OLLIE251391 Thank you for your help, the bolt holes had enlarged allowing the clutch to just move around too much, replaced whole clutch and bolts and it's working as good as new. I really appreciate as many others do the time taken by people such as yourself to help and guide other people who may lack experience but you guys point the way and following good advice on safety and tips really has saved my buying a new unit. Thank you sincerely walbuzz.
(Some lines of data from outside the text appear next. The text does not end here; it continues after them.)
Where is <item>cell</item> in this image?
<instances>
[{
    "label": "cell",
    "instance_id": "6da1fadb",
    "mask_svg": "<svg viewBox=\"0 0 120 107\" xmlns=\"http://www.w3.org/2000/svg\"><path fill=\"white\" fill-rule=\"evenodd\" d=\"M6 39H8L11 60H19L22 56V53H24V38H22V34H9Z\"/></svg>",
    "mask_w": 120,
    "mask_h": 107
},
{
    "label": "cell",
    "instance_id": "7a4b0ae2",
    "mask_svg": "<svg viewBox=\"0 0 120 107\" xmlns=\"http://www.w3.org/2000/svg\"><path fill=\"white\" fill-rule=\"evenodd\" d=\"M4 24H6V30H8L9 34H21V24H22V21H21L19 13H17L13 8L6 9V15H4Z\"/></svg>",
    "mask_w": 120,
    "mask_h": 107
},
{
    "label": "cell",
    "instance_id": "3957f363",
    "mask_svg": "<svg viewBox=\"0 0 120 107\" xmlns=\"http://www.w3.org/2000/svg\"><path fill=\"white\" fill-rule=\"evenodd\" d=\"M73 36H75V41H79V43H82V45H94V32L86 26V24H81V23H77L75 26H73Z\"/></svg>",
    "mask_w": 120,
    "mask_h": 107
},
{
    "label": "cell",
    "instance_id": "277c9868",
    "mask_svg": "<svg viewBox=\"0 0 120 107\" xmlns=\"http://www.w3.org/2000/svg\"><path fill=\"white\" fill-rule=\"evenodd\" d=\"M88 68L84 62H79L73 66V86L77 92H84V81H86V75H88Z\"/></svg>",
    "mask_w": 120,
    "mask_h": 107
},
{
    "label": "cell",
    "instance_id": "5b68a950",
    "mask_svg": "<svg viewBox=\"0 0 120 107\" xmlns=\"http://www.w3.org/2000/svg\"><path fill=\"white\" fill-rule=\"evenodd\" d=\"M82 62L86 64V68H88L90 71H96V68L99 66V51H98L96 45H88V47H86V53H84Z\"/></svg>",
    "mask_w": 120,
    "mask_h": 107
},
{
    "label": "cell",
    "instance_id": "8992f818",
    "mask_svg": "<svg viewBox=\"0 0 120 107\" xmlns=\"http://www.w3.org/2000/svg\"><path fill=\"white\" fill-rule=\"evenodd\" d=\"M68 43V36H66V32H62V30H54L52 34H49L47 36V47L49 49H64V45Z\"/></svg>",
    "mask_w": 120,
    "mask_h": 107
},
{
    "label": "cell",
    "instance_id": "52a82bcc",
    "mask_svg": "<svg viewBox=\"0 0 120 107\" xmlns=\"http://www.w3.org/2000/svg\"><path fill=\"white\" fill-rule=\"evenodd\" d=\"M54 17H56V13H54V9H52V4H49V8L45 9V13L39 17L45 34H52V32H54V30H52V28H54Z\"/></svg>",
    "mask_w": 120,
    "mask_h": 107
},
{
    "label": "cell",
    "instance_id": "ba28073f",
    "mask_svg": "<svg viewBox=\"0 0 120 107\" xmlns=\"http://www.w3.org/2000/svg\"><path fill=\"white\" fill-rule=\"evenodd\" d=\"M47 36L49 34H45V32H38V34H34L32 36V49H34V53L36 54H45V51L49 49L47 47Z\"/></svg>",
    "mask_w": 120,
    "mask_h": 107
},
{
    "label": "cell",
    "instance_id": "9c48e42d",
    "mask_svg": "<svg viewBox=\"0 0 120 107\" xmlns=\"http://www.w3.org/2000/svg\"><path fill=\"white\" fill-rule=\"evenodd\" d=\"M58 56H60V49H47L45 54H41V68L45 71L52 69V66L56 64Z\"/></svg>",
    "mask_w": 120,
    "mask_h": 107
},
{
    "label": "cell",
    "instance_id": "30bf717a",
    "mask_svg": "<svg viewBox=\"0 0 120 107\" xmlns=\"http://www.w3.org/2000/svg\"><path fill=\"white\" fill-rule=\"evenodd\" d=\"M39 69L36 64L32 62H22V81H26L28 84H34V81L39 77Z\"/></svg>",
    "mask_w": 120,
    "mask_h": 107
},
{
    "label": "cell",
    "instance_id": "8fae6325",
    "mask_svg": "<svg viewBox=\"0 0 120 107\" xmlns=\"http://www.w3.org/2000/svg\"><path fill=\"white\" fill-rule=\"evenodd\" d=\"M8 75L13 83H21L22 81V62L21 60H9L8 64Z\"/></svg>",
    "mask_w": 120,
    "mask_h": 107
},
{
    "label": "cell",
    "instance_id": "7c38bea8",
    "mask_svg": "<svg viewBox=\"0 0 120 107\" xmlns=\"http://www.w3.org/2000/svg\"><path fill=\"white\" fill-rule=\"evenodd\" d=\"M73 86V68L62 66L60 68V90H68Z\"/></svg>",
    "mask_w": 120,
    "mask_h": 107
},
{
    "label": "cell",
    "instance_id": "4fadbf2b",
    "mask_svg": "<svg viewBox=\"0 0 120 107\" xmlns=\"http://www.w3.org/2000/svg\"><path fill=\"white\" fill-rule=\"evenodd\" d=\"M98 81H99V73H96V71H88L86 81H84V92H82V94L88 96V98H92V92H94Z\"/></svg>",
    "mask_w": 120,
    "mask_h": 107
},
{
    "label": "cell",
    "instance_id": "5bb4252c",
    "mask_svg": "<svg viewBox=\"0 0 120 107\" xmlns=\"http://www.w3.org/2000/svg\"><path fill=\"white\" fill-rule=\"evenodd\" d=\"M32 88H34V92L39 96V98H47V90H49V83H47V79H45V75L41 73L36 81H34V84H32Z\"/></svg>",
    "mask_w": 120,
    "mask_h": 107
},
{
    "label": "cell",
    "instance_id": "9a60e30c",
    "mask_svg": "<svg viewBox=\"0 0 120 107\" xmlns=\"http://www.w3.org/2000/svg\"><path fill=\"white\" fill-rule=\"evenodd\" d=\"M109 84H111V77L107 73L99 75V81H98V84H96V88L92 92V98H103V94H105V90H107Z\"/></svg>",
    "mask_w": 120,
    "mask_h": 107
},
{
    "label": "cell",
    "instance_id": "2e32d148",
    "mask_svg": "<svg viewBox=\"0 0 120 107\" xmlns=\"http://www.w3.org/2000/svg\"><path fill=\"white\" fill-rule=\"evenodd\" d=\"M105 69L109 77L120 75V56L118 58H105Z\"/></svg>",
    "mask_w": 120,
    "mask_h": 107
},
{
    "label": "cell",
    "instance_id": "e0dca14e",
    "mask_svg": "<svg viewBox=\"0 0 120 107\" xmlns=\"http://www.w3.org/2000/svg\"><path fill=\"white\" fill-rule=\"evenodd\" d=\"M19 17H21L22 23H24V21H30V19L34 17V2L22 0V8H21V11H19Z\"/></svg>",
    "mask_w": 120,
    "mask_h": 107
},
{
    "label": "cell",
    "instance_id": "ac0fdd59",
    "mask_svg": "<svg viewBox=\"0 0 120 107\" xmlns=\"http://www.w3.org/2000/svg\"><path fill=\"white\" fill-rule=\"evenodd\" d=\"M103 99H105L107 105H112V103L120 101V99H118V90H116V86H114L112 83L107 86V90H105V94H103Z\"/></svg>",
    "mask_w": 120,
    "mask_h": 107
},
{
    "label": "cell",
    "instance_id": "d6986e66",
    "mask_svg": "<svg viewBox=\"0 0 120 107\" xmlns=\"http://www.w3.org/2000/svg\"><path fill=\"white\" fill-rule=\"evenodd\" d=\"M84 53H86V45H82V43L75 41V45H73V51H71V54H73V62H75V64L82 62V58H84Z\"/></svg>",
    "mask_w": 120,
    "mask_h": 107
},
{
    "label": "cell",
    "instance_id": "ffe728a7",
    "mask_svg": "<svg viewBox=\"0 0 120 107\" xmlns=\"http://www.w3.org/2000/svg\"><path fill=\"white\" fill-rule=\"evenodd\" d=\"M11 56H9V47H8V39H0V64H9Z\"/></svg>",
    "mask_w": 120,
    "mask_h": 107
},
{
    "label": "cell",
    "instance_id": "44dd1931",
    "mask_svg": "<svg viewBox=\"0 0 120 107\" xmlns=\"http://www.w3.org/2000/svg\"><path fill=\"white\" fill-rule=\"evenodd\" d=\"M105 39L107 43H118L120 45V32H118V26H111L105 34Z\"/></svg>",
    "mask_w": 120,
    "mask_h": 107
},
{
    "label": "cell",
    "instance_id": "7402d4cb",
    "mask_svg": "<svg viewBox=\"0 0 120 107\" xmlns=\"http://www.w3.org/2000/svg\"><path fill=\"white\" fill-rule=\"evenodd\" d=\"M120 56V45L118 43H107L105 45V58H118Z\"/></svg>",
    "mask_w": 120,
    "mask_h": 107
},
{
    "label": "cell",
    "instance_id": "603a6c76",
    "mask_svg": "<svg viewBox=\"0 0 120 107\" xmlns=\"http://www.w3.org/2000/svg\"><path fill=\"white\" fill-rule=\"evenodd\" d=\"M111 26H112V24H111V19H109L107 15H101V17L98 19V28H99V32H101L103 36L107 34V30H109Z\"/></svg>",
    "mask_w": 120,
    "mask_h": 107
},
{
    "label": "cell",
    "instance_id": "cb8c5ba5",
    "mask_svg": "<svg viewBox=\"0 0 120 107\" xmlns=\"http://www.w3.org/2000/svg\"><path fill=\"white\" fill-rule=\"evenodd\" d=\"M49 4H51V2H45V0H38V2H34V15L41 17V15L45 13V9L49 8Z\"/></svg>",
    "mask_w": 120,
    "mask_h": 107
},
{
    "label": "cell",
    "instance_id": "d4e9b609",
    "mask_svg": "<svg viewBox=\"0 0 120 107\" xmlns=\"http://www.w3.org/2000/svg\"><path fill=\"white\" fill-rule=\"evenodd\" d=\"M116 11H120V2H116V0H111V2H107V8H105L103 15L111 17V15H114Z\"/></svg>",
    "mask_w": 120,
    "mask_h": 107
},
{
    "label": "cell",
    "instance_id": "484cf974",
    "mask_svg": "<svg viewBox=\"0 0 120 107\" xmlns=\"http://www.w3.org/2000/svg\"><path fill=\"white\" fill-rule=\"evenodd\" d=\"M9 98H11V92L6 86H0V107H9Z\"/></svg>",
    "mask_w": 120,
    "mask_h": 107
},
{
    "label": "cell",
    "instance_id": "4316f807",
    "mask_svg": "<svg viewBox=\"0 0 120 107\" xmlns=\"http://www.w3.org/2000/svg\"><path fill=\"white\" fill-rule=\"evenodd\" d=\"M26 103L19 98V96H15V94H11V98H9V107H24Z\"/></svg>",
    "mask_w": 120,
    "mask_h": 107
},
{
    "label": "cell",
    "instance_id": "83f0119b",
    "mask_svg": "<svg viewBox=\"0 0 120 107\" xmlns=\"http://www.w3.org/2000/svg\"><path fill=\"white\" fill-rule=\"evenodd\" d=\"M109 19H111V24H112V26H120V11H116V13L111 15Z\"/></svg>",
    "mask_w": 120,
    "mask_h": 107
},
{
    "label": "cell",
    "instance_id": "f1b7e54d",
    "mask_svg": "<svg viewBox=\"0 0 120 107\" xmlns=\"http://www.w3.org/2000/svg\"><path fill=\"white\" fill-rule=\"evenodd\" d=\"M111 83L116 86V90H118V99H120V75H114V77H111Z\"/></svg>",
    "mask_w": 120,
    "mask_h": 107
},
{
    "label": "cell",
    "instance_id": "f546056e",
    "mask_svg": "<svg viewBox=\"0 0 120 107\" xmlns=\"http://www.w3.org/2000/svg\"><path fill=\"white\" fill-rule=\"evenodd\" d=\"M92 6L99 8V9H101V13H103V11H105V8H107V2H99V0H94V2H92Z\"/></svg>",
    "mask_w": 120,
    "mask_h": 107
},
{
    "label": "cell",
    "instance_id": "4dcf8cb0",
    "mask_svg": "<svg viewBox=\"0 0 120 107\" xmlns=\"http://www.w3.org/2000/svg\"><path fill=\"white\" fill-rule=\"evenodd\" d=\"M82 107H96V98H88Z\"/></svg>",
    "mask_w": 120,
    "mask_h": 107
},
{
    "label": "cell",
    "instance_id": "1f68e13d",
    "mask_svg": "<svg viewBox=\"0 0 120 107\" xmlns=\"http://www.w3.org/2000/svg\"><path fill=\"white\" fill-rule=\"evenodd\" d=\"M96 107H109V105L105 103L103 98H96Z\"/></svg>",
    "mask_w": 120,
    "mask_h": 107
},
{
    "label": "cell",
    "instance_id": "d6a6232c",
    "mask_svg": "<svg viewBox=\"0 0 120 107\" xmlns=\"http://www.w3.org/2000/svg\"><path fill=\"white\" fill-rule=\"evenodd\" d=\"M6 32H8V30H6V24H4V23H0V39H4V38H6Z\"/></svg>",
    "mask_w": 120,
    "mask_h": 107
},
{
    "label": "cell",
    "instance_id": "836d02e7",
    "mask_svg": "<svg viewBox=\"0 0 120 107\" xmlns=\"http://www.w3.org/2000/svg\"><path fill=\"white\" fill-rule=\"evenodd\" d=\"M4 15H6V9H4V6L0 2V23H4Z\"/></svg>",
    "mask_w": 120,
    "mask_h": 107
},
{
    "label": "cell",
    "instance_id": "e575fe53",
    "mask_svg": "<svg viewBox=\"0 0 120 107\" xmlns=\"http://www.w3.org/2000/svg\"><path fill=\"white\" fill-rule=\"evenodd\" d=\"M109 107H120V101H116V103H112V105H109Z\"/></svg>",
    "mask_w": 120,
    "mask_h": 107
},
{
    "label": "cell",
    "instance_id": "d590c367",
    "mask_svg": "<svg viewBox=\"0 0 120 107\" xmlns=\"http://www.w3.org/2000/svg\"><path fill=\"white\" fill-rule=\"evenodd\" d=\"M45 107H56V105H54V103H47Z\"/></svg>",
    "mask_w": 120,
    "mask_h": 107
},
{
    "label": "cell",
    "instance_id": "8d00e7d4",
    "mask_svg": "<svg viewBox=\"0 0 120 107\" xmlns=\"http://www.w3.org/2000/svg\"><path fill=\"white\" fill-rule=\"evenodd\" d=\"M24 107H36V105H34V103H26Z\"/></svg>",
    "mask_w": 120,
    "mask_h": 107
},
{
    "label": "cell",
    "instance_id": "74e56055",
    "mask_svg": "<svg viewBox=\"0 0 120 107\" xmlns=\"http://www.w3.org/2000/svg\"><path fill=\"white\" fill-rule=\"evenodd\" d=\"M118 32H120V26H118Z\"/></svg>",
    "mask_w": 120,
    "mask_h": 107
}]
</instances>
Hi I have the same stihl in the video 81....I cleaned the carby and cleaned the blade and spark plug the machine is not very old....It ideals but when you add reves the blade just moves a little bit and then bogs down and dies any help would be good....
kevin storey did u pull out the spark arrestor and burn off all the oil? I bought a pair of hs45 and always bogs down with any gas..pulled out spark arrestor and took a torch to it and wire brushed the dust n flakes ...good as new easy fix
.Sharpening a blade is not a "repair" its called maintenance ..And that is not the quick and easy way to sharpen them .. thats the long and difficult way.. if you would like for me to make you the correct quick and easy way video ..let me know .. i will school you chief. people you dont need to disassemble your entire machine to sharpen blades that are easily accessible in the first place.